Sheelavathi is a name that appears in several Hindu texts. A chaste woman and a dutiful wife, she is not one of the five Sati's (Savithri, Sita, Draupadi, Anasuya and Mandodari) mentioned in Hindu Puranas and Upanishads.

Sheelavathi is so popular that a phrase has been coined that is often used to refer to a chaste woman or dutiful wife.

‘Sheelavathi Naalu Vrutham' , a poetic work, believed to be authored by Kunjan Nambiar, that tells the story of the ‘ideal' woman, was first published in 1874. The same story was written and performed by Nambiar as ‘Ottanthullal', a folk art popularised by him.

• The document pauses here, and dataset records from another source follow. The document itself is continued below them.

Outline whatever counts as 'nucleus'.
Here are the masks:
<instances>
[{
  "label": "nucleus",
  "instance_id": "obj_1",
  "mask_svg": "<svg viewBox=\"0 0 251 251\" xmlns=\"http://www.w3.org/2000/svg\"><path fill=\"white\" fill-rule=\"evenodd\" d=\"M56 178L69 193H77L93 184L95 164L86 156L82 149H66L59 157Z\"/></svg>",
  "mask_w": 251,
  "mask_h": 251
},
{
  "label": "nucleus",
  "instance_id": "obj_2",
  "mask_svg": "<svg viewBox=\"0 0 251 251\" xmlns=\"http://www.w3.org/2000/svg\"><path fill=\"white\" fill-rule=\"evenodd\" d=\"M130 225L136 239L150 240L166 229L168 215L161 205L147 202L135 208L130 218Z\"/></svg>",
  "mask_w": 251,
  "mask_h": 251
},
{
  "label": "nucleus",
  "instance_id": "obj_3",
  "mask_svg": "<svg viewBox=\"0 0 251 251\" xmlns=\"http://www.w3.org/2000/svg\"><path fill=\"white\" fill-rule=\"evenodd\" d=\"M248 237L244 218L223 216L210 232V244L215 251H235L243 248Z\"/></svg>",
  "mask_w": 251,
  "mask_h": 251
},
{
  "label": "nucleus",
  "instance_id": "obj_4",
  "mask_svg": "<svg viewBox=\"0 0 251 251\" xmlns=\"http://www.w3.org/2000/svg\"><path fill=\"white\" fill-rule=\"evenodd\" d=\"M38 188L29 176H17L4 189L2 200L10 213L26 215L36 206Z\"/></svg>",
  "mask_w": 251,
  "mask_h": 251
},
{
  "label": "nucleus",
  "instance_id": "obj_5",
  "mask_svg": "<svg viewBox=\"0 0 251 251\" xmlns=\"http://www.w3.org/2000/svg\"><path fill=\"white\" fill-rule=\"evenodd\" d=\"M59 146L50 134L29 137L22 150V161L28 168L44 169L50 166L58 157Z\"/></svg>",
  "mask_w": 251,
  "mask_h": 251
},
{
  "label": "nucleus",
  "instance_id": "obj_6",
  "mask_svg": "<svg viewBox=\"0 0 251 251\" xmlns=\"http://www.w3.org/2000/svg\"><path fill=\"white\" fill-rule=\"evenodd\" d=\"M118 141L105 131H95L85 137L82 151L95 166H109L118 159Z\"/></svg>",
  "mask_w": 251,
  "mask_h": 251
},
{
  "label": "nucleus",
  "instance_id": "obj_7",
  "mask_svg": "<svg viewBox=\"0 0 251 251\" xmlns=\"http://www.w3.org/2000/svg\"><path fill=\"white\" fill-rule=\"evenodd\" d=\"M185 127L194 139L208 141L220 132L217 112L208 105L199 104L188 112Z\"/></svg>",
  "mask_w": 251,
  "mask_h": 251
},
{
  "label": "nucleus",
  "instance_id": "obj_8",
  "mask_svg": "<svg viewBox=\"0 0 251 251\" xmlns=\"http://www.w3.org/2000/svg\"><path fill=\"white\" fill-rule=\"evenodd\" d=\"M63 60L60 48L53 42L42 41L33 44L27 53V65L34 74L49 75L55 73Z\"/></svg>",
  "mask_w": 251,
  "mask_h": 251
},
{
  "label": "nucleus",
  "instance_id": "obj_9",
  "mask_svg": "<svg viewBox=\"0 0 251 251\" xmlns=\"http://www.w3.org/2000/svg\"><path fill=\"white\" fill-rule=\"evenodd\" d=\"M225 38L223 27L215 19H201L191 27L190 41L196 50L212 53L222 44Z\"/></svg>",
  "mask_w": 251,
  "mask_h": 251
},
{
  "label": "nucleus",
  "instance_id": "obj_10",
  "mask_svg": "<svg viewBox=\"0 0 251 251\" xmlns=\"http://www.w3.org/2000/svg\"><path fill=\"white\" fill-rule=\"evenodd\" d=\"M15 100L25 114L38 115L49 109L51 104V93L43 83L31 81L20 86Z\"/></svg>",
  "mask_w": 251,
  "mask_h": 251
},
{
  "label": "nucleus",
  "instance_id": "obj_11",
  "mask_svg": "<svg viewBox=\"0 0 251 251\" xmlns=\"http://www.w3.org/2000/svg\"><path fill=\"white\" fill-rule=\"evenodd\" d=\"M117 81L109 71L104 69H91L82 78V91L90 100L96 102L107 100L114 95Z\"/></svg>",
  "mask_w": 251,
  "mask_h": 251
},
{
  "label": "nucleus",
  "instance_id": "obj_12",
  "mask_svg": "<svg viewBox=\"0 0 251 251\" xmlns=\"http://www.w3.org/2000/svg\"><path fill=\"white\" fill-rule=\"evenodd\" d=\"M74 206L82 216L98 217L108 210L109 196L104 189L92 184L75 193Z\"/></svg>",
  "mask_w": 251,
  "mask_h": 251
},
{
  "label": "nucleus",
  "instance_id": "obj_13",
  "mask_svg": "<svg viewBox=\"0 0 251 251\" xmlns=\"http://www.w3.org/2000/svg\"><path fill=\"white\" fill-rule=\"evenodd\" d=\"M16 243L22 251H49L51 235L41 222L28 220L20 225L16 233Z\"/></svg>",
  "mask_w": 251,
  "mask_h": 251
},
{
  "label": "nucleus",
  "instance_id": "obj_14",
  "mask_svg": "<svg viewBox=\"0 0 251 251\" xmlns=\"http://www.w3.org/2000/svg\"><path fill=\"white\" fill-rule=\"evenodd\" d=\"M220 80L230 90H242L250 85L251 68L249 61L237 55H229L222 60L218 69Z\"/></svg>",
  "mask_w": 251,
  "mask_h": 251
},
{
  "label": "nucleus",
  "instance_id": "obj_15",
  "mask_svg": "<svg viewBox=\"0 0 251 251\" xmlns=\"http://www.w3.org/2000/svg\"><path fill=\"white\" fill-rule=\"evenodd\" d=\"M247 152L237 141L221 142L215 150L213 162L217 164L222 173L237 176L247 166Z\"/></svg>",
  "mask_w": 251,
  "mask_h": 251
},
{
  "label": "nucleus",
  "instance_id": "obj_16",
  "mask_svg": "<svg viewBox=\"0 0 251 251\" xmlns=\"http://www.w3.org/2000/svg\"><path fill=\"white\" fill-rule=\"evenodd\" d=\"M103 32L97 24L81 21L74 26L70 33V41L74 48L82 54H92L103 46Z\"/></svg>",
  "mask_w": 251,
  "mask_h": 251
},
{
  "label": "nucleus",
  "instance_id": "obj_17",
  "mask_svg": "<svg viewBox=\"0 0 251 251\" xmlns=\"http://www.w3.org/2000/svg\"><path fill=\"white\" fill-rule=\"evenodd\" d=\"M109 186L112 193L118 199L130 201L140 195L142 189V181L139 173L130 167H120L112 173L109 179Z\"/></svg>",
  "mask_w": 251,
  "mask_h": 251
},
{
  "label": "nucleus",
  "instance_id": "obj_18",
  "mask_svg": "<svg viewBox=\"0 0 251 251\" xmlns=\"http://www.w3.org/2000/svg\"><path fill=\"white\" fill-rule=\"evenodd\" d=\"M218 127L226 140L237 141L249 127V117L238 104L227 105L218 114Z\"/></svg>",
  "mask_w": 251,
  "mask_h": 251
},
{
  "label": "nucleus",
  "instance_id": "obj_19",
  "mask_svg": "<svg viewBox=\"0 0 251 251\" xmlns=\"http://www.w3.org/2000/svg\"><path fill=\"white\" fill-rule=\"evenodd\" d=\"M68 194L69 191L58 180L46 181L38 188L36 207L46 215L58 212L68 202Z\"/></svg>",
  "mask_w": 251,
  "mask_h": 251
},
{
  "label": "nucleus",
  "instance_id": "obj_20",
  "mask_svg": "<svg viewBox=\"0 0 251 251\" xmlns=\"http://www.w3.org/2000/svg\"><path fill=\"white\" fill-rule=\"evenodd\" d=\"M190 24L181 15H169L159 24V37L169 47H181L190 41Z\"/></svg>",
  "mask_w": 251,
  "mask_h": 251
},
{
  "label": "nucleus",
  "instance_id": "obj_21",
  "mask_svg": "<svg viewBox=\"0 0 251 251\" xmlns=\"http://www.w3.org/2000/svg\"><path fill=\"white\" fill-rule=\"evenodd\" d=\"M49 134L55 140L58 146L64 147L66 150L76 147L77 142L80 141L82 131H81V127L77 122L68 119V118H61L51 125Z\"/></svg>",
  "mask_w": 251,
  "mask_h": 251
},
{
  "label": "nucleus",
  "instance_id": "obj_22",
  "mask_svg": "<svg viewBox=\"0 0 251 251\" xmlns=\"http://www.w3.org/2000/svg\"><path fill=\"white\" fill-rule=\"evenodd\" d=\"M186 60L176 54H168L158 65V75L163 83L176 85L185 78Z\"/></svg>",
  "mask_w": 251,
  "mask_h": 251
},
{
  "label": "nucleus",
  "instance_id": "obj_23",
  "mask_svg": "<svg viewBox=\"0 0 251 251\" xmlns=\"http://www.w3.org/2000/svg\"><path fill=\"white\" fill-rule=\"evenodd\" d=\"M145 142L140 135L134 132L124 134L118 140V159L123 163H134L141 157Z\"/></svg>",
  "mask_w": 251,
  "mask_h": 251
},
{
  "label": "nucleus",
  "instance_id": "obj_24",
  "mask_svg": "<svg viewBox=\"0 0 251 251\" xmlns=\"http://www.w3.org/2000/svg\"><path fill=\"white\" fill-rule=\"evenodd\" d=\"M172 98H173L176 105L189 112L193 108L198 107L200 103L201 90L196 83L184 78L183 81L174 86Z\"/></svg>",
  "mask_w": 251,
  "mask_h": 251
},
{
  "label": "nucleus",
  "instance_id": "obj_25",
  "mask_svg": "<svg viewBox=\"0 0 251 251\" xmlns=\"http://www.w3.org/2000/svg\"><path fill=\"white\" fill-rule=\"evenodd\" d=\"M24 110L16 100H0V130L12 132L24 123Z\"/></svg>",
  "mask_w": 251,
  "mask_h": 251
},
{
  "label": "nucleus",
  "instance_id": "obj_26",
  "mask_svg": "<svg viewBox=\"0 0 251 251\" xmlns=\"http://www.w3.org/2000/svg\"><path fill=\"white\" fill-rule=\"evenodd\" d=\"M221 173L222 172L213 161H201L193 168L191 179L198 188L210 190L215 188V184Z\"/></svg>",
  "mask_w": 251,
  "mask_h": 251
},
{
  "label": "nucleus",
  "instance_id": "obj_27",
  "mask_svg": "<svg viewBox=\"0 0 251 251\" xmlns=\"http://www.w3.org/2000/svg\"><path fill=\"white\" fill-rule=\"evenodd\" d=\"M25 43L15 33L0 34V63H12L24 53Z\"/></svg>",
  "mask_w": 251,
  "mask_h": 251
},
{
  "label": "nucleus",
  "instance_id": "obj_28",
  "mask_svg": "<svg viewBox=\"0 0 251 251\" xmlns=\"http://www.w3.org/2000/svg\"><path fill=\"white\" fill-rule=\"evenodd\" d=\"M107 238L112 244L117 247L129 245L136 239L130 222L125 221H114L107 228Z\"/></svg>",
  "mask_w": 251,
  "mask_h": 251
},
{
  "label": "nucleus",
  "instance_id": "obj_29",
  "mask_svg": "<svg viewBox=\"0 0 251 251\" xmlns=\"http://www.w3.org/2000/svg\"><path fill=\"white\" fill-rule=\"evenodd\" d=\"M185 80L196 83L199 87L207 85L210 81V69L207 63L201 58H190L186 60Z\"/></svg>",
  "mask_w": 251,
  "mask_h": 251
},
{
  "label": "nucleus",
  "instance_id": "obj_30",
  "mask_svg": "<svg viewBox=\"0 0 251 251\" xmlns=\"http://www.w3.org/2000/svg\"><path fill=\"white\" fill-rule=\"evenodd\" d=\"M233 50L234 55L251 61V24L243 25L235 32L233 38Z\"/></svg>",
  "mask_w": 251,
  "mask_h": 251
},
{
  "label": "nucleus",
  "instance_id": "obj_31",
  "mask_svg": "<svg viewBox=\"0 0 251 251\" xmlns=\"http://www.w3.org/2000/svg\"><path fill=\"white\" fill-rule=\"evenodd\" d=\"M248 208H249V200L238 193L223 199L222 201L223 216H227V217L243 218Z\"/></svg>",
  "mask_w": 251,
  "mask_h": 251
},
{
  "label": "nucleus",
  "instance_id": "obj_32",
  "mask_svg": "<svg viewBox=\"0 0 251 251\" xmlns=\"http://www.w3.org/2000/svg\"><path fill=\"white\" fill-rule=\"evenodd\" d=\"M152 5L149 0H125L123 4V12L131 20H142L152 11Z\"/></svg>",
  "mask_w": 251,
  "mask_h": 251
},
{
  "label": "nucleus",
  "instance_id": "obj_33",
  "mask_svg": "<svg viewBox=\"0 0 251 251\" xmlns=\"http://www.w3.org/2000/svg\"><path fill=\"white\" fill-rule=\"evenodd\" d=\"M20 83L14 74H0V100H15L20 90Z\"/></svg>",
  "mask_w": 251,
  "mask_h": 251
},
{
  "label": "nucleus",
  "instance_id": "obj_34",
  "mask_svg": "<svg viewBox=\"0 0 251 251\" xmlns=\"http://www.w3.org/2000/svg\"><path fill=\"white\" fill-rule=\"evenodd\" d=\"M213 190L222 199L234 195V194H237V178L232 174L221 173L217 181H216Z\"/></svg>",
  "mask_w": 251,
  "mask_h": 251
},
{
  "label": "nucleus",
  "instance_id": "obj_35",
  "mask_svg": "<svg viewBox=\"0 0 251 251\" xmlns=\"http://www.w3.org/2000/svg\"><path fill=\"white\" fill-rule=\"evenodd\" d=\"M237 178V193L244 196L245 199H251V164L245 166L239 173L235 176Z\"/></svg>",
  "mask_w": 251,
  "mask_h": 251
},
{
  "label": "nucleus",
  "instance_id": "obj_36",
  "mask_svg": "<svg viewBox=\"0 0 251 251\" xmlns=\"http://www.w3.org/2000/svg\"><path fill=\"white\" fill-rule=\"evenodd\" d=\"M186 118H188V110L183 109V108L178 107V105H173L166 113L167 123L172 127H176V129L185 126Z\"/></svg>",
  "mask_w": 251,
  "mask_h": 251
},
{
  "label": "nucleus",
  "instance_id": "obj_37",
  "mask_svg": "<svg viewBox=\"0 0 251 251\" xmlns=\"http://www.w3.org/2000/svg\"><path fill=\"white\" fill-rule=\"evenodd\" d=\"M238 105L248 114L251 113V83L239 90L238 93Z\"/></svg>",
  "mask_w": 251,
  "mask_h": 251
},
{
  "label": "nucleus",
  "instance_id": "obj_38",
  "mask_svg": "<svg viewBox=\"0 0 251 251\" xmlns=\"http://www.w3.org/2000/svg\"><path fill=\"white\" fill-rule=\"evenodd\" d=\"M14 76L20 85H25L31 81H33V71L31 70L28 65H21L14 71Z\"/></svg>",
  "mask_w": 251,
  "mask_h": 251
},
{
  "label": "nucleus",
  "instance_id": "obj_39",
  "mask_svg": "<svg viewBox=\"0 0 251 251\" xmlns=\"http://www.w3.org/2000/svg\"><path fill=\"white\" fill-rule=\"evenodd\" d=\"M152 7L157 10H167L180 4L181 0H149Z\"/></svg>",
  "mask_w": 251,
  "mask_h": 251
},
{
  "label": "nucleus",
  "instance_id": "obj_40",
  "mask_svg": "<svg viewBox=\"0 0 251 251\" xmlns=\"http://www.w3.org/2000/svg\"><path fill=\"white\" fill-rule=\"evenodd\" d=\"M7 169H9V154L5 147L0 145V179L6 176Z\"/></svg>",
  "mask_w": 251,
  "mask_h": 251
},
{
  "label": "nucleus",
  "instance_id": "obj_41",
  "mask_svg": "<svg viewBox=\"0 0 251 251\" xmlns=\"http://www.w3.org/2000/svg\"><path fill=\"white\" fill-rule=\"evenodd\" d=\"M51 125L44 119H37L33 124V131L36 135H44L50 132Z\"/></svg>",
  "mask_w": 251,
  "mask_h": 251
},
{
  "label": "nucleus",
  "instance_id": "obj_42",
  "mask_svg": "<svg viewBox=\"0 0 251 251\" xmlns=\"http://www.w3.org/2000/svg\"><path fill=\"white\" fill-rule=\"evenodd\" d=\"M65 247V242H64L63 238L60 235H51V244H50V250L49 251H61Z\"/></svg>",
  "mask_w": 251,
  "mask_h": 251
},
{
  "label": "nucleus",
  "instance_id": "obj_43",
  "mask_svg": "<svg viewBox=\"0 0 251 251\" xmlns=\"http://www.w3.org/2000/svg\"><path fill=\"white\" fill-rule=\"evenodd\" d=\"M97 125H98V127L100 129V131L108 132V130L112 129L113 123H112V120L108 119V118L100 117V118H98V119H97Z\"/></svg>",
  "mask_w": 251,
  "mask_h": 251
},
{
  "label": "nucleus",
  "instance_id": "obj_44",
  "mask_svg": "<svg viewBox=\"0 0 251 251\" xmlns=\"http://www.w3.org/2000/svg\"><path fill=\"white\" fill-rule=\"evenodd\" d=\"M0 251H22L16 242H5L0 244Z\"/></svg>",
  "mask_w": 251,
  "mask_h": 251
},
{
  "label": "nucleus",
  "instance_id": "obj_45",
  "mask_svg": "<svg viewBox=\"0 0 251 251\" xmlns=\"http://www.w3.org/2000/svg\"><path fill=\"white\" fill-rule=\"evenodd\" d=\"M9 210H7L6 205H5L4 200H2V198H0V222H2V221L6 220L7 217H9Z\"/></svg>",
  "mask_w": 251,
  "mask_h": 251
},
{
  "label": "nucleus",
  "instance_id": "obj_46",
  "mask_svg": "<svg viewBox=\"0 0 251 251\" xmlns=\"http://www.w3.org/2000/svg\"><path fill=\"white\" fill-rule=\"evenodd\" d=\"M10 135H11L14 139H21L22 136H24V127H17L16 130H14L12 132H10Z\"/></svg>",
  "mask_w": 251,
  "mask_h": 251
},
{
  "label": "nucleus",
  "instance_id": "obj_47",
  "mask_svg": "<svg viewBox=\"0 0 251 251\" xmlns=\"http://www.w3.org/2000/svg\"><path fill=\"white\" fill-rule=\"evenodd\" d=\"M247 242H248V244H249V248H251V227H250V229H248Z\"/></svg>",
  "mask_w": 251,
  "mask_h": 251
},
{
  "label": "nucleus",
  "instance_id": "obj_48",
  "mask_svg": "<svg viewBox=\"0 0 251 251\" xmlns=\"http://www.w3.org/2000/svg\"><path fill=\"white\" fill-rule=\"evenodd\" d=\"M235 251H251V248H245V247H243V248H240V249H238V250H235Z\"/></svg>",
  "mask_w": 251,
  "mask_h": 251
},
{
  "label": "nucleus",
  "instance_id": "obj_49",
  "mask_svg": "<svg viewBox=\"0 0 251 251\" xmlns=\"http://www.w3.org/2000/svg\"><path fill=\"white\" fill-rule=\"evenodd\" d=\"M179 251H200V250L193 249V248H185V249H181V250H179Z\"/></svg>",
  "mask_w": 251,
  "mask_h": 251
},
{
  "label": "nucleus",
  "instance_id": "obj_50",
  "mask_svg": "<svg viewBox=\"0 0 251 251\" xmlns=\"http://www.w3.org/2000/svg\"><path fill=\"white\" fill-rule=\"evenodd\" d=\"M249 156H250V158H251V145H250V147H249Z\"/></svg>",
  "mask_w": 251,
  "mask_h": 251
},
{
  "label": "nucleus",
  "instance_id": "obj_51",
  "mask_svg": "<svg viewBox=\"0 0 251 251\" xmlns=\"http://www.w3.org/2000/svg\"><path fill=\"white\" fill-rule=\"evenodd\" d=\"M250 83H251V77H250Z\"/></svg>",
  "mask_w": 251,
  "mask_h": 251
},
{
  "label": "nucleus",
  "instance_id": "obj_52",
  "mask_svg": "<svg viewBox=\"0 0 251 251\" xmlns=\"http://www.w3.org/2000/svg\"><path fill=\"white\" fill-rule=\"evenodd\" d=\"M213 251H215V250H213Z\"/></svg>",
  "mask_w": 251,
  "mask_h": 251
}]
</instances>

The Malayalam film ‘Sheelavathi' (1967) was probably the first Indian movie that told this story on screen. Produced under the banner of Aries Films and directed by P. B. Unni, the film was not successful. The high point of the film was the music by G. Devarajan.

Sheelavathi (K. R. Vijaya) and Ugrathapas (Sathyan) students and inmates at the hermitage of sage Athri (P. J. Antony) fall in love. They get married after they complete their Vedic lessons. Ugrathapas establishes his own Vedic school. The couple leads a happy family life. Lord Shiva and Parvathi subject Sheelavathi to a test of character.

Ugrathapas contracts leprosy. He tortures Sheelavathi for no fault of hers. The chaste and dutiful wife, Sheelavathi, runs the household by begging, makes no complaint and nurses her husband sincerely. One day Ugrathapas orders his wife to take him to the mansion of the courtesan (Vijayalalitha).

While carrying her husband in a basket on her head Ugrathapas's leg strikes Sage Mandavya's (Kottayam Chellappan) head. The sage curses Ugrathapas saying that he will die at the next sunrise.

To save her husband's life, Sheelavathi starts a penance. She pleads to the Sun not to rise the next morning and it does not. This is the power that the dutiful and chaste acquires in the story. She is now able to control the natural forces. The sun does not rise; the universe comes to a halt. Anasuya (T. R. Omana), the consort of Sage Athri appears before Sheelavathi and requests her to withdraw her penance. And she does so. Ugrathapas dies only to be brought back to life by the blessings of the Trinity. Sheelavathi's character is proved beyond doubt.

The nine songs written by P. Bhaskaran were set to tune by Devarajan.

The romantic duet ‘Valkalamooriya vasantha yamini…' (K. J. Yesudas- P. Susheela), and ‘Surabhi maasam vannallo…' (S. Janaki and chorus) became instant hits. The other hits include ‘Chirichu kondodi nadakkum…', and ‘Muttathu prathyusha deepam…' (Janaki). A devotional, ‘Om Saraswathim namami…' was rendered by Devarajan, along with P. B. Sreenivas and Yesudas.

Will be remembered:As the first Indian film to narrate the story of Sheelavathi. And for its music.